I can't understand how anyone is even able to let the car do something on its own. I drive old Dacia Logan and Renault Scénic, but at work we have Škoda Karoq and I can't even fully trust its beeping backing sensors or automatic handbrake. I can't imagine if the car steered, accelerated or braked without me telling it to.

[–] Cethin@lemmy.zip 3 points 1 year ago* (last edited 1 year ago) (2 children)

I think it's fine at the level where you are there and ready to take control, but you need to be paying attention still. Humans aren't flawless and we shouldn't expect our automated systems to be either. This doesn't excuse Tesla, because they've been marketing it as something it's not for a long time now. They're driver assist features, not self driving features. It can keep you in a lane and maintain speed well, but you shouldn't fully trust it. If it's better than humans at some tasks, it should be used for those regardless of if it will fail at it sometimes. People shouldn't be lied to and convinced it's more than it is though.

[–] limelight79@lemm.ee 2 points 1 year ago

I actually think that the less a driver has to do, the worse they'll be at reacting when a situation does come up.

If I'm actually driving and someone, say, runs out in front of me, I'll slam on the brakes. I've had this happen, actually - it was scary as hell because my brain froze up, but...fortunately for us and the guy, my foot still knew what to do, and we stopped in time.

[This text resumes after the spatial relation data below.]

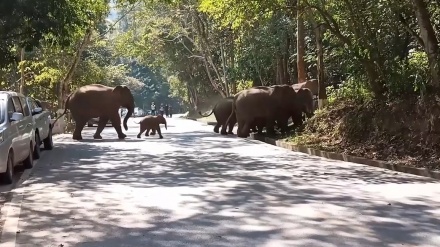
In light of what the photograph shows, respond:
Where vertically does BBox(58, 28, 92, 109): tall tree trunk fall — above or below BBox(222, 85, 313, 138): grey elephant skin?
above

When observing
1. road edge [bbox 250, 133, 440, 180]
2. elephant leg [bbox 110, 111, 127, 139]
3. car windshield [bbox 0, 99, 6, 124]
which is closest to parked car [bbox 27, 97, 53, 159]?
car windshield [bbox 0, 99, 6, 124]

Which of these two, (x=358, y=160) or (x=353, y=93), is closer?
(x=358, y=160)

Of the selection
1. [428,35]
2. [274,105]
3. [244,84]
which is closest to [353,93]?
[428,35]

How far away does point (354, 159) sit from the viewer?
14.4 metres

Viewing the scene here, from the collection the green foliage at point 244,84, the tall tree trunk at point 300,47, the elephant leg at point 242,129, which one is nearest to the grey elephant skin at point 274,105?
the elephant leg at point 242,129

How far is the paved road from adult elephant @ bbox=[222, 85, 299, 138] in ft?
25.5

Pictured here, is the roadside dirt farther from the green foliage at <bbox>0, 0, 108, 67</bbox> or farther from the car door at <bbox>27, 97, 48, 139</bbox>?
the green foliage at <bbox>0, 0, 108, 67</bbox>

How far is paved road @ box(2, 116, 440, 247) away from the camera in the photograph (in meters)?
6.79

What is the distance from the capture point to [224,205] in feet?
28.5

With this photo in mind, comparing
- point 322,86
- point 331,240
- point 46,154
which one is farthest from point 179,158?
point 331,240

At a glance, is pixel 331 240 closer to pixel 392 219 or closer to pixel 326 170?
pixel 392 219

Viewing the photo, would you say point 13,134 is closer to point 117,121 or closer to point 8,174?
point 8,174

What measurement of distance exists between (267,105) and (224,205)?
46.2ft

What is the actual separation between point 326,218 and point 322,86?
14.0 metres
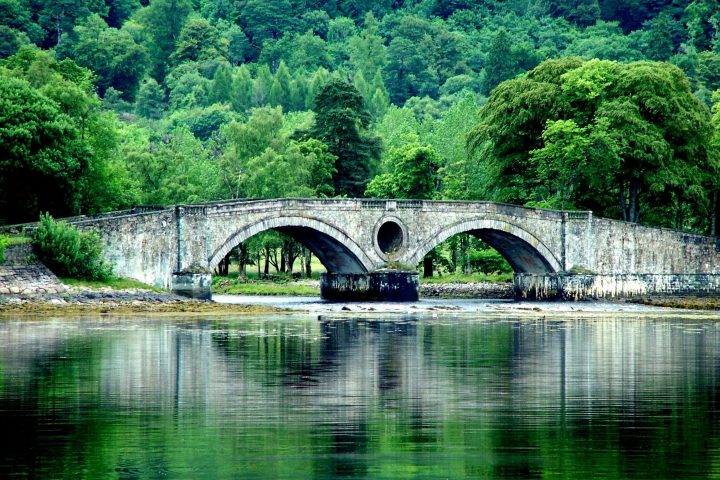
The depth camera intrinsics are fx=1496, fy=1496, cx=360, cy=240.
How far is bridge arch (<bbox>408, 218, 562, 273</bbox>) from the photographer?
244ft

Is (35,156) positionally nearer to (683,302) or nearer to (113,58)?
(683,302)

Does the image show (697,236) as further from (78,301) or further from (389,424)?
(389,424)

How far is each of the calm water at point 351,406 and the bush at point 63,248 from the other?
1321 centimetres

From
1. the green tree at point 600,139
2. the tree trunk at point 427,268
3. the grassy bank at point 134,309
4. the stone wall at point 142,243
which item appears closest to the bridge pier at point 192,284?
the stone wall at point 142,243

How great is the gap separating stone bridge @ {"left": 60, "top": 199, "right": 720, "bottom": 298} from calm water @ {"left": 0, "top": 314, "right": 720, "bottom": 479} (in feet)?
63.8

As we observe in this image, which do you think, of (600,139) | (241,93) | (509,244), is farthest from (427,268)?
(241,93)

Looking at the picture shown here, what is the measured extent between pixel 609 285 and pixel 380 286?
43.5ft

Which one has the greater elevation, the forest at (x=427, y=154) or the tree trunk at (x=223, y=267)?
the forest at (x=427, y=154)

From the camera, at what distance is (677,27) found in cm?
19075

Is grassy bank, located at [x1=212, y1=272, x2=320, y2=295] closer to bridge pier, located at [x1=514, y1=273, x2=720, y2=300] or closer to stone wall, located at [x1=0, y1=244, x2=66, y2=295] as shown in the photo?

But if I'm sitting in the seat, just monitoring, not actively doing something, my attention is much more likely to wander, and when that incident happens, my reaction time is likely going to be a LOT slower, because I have to "mode shift" back into operating a car, whereas I was already in that mode in the incident above. I don't think the manufacturers are adequately considering this factor.

(I recognize this might not be a perfect example with automatic brakes, but I think the point is clear.)